A lot of our common expressions and sayings don't really make sense. In fact, when people say that everything happens for a reason, a more skeptical mind might respond with, "What nonsense!" But on the other hand, what a useful idea this can be, whether or not it's true! Regardless of religious or philosophical background, this is a belief that anyone can use, even if it's false.

Nobody can prove that everything happens for a reason, and when you consider some of the truly terrible things that happen to people, it sometimes seems almost rude to even suggest it. But its truth or falseness is relatively unimportant compared to its usefulness. You see, as a personal belief, it can not only improve your outlook on life, but make your response to it more productive.

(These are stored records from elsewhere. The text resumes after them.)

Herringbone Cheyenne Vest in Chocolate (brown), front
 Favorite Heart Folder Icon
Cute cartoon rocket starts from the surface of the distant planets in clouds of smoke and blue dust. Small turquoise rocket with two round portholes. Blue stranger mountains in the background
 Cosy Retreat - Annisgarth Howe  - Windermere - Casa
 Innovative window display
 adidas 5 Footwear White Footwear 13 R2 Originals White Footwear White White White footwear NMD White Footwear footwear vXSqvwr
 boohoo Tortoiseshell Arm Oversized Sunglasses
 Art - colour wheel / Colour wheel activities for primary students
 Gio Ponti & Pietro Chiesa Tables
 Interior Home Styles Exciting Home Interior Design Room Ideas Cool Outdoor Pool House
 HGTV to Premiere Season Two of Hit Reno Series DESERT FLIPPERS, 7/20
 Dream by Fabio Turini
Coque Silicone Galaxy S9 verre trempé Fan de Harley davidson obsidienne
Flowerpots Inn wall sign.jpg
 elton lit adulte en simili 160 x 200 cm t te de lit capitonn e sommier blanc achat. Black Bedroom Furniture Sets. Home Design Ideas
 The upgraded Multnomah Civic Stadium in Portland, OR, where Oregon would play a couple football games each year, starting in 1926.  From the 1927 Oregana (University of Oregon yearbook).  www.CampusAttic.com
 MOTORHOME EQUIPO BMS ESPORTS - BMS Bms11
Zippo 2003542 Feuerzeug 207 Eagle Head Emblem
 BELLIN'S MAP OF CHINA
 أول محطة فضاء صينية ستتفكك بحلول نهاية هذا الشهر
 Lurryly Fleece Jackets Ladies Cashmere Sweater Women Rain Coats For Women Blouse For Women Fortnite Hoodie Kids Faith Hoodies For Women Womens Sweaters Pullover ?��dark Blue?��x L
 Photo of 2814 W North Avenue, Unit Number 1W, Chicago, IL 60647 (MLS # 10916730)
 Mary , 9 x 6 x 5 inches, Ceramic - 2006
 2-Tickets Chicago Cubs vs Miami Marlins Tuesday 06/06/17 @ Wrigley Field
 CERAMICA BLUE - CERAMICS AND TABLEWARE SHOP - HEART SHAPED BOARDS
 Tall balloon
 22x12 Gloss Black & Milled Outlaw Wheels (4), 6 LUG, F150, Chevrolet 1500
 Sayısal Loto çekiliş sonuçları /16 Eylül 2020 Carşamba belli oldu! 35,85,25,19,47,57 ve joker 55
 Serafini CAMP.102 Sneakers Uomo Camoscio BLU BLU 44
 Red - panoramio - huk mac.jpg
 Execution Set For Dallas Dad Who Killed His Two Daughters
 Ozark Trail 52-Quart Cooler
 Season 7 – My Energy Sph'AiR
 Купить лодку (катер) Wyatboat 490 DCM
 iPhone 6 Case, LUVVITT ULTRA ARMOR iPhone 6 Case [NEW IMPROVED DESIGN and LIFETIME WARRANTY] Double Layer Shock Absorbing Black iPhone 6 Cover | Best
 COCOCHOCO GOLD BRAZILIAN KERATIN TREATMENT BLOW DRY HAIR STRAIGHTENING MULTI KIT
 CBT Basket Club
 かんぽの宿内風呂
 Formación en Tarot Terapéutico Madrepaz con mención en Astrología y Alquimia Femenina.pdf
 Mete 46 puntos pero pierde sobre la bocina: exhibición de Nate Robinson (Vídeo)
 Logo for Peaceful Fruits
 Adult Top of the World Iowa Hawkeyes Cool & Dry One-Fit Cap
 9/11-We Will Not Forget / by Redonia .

If you lost your job, for example, and you think there must be a reason, you start looking for it. The result? Perhaps you find your "true purpose" in life, or get a better job, but in any case you don't get demotivated. People who don't think things happen for a reason are probably more likely to be devastated by such "bad luck," rather than use is as an opportunity to better their lives.

I put "true purpose" in quotation marks above because this is another idea that may be nonsense, but can be useful nonetheless. If for some people it gives life more meaning, it may lead to more life satisfaction. Another such belief is one we tell children: "You can be anything you want to be."

Nonsense!

And easily proven wrong. You can think of many reasons why some people can never do some things in life. But the general idea can be very motivating, right? Tell a child there are only some things she can do, and she'll likely start ruling out many things that are really possible for her.

Such beliefs are what I call "useful lies," because whether they are true or not generally can't be proven (perhaps it's actually true that everything happens for a reason), but they serve a purpose. Some of these can be blatantly silly, but they organize one's thinking in a way that leads to more productive results in both thinking and the action that follows. Someone who believes he was "meant" to be a writer, for example, won't get discouraged from a writing career as easily as someone who just "tries" writing.

Believe It Or Not - It Doesn't Matter

I use the provocative word "lie" to point out that we often act as though we have some real evidentiary reasons for such beliefs. In that sense, we really do "lie" when we throw them out there like proven facts. Of course, the term "useful lies" also gets attention.

Of course the "lie" can be false and still work, but what is even more interesting is that you don't even have to believe it for it to work. In other words, it doesn't really have to be a belief. You might think that the idea "anything is possible" is nonsense, but you can still use it as an "operating principle." You keep it in mind and act as though anything is possible. As a result you find more possibilities in life than if you act according to operating principles that are more skeptical.

Bill Harris, founder of the Centerpointe Institute, is one of the bigger distributors of motivational CDs online. I recently read a true story about how when his company was young, he was sued for a million dollars. The lawsuit was frivolous, but it was going to take a lot of money - which he didn't have - to defend his company. Was there some higher reason or purpose for this disaster? Not likely.

However, it seems that Harris believes everything happens for a reason, or at least acts according to this belief. He sat down and listed sixty possible benefits of being sued, starting with "I can learn about the legal system." Every one of the benefits on his list came true, he claims, and today his company is bigger and better than ever. This shows the power of a good idea, or "useful lie."

Good ideas are like good tools if you use them that way. Use them, then set them down and pick up better ones as needed. There is no need to cling to them as some revealed "truth" to get the value from them. On the other hand, if you really do believe that everything happens for some purpose or reason, maybe my concept of "useful lies" has shaken your faith. In that case, just assume there some good reason for this.